Our Humans of the Brochure visit to the Australian War Memorial tonight began with us attending the Last Post Ceremony at the Pool of Reflection. The Ceremony is held here every day (except for Christmas) at 4:55 pm.
Each day, one of the men or women whose name appears on the Roll of Honor is commemorated. Their stories are meticulously researched and told by War Memorial historians.
The ceremony ends with the poignant Last Post.
Tonight’s ceremony was for Signaller Sean McCarthy who lost his life in a roadside bomb attack in Afghanistan in 2008.
After the ceremony, our group was treated to a behind-the-scenes tour with Peter Burness, senior historian and the War Memorial’s longest serving employee. He was well informed and humorous with many personal anecdotes about the areas he was showing us .

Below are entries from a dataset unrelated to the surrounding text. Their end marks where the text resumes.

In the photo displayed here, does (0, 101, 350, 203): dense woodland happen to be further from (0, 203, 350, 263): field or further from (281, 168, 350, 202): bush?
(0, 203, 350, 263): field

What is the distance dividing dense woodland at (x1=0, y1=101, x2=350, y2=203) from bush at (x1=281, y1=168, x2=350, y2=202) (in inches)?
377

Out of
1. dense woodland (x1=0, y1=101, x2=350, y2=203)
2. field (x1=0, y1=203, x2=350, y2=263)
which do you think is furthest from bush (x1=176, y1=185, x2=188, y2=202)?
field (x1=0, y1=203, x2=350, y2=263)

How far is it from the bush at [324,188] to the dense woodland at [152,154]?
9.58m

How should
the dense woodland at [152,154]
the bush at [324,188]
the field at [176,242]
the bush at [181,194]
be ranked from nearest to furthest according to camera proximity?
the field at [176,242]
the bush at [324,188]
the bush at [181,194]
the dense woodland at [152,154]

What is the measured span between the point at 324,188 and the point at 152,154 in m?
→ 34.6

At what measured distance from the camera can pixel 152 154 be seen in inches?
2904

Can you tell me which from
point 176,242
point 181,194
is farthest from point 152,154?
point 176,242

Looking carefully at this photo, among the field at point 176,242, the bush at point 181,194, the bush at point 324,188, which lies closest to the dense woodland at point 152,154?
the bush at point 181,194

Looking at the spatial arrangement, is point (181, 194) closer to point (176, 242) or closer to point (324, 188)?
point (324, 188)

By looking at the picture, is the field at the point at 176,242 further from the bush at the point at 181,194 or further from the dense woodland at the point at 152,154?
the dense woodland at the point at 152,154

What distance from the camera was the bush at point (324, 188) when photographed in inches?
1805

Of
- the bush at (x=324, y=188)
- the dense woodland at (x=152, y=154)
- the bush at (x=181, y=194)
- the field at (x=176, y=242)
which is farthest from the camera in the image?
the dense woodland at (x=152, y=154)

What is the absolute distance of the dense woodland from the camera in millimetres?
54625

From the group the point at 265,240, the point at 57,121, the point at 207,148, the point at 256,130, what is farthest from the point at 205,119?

Some random facts we learned:
The sticking of the poppies into the Roll of Honour only started in 1993, after the body of an unknown soldier was brought back from France and buried in the chapel to represent all Australian soldiers killed in war.
Servicemen in bomber planes were the most likely to die very young.
Many men flying huge aircraft still didn’t have car license
The tail gunner was the worst job. The poor man was bundled into the belly of the bomber with his knees in his face. He was secluded from the others and absolutely freezing. There was zero hope of escape if there was attack or damage.
The Australian War Memorial was the brainchild of Charles Bean, an official World War 1 historian. It was completed in 1941.
The War Memorial has 3 parts:
The Commemorative Area, the Museum (with the galleries) and the Research Centre (for records)
The Hall of Memory is a beautiful peaceful chapel. Each of its 4 walls have mosaics representing a Sailor, a Servicewoman, a Soldier and an Airman; 3 of its walls have stained glass windows detailing images of these also. Both the mosaics and glass windows were created by Napier Waller who lost his arm in World War 1.
The roll of Honour which is featured on bronze plaques around the Memorial Pool, commemorates the Australian servicemen and women who lost their lives in conflict. Only their names and not their rank appear on the list.
The museum is laid out with care and intent. There are interactive, engaging sections in every room.
The remains of the first Australian aircraft shot down in the war against Japan.
Lots of sections have video interviews or commentary.
I was moved by this graphic image of a fellow Gunnedah boy, Len Siffleet, the moment before he was beheaded in 1943.
As always, I found the photographs the most moving.
Ask about the interactive kids area where everything is hands-on. They can climb into this helicopter…..
….and experience life on a submarine!
We finished our brilliant evening with some lovely cheese and fruit platters.